Spatial reasoning records
* START *

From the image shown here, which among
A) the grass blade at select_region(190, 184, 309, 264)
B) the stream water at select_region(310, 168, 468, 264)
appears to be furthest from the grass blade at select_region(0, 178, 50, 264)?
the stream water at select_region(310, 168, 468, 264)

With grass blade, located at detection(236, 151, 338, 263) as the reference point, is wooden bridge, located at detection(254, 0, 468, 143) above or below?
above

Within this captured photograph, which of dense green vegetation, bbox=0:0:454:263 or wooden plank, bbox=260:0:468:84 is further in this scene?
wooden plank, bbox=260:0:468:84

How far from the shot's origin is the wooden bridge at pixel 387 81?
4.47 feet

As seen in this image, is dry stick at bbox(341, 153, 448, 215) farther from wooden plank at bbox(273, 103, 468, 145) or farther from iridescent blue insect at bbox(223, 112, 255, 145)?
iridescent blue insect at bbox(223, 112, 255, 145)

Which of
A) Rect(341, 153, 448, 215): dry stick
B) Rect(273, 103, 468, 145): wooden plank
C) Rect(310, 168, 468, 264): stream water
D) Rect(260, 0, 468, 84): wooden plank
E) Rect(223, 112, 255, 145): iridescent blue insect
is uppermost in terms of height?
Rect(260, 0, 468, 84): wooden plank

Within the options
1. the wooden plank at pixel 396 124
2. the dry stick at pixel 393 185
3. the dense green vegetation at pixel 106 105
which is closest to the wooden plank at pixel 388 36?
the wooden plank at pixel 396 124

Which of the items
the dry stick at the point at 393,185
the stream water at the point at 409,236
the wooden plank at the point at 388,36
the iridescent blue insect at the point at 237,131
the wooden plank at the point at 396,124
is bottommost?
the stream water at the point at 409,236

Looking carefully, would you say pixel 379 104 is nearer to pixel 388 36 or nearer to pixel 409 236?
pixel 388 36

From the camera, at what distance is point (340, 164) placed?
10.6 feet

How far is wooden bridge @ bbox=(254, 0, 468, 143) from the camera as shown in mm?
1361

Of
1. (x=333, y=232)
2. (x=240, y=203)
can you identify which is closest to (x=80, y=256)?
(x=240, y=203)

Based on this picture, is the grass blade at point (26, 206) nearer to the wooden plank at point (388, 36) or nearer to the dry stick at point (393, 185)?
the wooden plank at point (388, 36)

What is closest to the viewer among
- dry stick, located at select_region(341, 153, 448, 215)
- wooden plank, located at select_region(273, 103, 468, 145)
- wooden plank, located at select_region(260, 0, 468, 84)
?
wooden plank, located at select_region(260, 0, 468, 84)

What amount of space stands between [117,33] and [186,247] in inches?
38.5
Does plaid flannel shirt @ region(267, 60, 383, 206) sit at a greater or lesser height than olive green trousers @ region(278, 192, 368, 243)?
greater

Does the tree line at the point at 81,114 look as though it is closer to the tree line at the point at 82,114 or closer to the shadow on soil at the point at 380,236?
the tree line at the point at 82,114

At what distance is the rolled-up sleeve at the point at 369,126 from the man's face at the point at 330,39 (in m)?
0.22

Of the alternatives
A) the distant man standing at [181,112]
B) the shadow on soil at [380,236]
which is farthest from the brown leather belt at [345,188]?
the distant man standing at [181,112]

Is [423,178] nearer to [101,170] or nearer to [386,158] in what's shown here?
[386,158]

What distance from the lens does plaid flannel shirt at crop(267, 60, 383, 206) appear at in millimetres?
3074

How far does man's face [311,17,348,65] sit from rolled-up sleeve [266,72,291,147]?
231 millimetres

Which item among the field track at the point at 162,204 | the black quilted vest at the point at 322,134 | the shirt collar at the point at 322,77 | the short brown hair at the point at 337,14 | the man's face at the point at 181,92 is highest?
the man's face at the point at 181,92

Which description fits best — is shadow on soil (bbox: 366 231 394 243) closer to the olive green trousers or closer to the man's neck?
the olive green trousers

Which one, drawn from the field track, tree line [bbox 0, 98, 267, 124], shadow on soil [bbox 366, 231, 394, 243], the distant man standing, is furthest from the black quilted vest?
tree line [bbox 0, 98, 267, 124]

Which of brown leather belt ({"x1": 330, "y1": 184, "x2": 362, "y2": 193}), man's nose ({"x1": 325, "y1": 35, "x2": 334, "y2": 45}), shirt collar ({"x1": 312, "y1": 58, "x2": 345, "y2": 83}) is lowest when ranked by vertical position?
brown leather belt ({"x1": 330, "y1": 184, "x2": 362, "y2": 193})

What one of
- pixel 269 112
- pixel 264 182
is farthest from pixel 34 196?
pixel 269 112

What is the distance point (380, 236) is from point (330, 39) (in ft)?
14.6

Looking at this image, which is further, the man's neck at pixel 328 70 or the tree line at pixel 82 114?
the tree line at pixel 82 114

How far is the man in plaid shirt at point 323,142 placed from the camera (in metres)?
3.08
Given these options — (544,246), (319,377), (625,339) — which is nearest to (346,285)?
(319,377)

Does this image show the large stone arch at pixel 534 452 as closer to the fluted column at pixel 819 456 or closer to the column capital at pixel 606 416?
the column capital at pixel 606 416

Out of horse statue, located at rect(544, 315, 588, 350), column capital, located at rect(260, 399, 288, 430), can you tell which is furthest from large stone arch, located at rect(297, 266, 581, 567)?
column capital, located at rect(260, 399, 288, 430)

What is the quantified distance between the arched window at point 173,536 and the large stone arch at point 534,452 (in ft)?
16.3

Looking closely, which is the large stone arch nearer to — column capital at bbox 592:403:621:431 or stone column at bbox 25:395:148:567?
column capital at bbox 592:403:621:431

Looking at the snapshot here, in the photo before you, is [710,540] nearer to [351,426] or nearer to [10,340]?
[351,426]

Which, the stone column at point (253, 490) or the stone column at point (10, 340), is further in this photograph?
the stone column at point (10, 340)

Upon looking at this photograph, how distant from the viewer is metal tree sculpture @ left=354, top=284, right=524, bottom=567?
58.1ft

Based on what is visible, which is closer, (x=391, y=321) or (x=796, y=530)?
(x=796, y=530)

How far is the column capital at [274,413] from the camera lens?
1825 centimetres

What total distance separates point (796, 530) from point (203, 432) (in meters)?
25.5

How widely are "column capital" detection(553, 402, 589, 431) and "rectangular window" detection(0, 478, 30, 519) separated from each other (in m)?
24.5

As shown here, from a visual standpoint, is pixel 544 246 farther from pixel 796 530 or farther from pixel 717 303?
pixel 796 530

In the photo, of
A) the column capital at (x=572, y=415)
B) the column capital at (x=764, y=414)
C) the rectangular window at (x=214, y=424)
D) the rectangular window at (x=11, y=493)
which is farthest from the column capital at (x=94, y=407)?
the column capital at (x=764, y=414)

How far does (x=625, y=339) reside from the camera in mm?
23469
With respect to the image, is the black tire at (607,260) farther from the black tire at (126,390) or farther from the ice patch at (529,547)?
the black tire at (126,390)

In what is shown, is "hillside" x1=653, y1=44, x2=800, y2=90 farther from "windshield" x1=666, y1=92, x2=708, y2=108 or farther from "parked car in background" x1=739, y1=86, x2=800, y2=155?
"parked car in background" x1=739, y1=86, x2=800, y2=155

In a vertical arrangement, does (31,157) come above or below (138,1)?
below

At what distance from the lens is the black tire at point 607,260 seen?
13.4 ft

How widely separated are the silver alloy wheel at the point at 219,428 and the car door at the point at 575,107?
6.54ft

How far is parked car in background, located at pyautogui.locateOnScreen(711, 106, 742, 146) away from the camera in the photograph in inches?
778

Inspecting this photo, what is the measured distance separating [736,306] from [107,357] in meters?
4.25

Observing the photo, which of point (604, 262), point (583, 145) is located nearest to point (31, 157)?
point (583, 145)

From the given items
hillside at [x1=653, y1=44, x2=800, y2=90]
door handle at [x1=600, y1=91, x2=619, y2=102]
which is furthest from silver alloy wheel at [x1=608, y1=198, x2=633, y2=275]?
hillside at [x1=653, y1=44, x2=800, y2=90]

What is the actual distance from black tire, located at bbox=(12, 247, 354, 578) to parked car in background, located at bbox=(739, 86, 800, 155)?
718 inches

* END *

Output exactly the lines above, from the one holding "In a vertical" through the end of the data, including the first and last.

EXERCISE SOLUTION
In a vertical arrangement, does (31,157) come above or below (138,1)?
below

At what distance from the lens is the black tire at point 607,260 seen?
13.4 ft

How widely separated are the silver alloy wheel at the point at 219,428 and the car door at the point at 575,107?
6.54ft

How far is parked car in background, located at pyautogui.locateOnScreen(711, 106, 742, 146) away from the camera in the photograph in inches?
778

Inspecting this photo, what is the measured distance separating [736,306] from [107,357] in meters?
4.25

Observing the photo, which of point (604, 262), point (583, 145) is located nearest to point (31, 157)?
point (583, 145)

From the given items
hillside at [x1=653, y1=44, x2=800, y2=90]
door handle at [x1=600, y1=91, x2=619, y2=102]
which is furthest from silver alloy wheel at [x1=608, y1=198, x2=633, y2=275]?
hillside at [x1=653, y1=44, x2=800, y2=90]

What is the actual distance from black tire, located at bbox=(12, 247, 354, 578) to parked car in background, located at bbox=(739, 86, 800, 155)?
718 inches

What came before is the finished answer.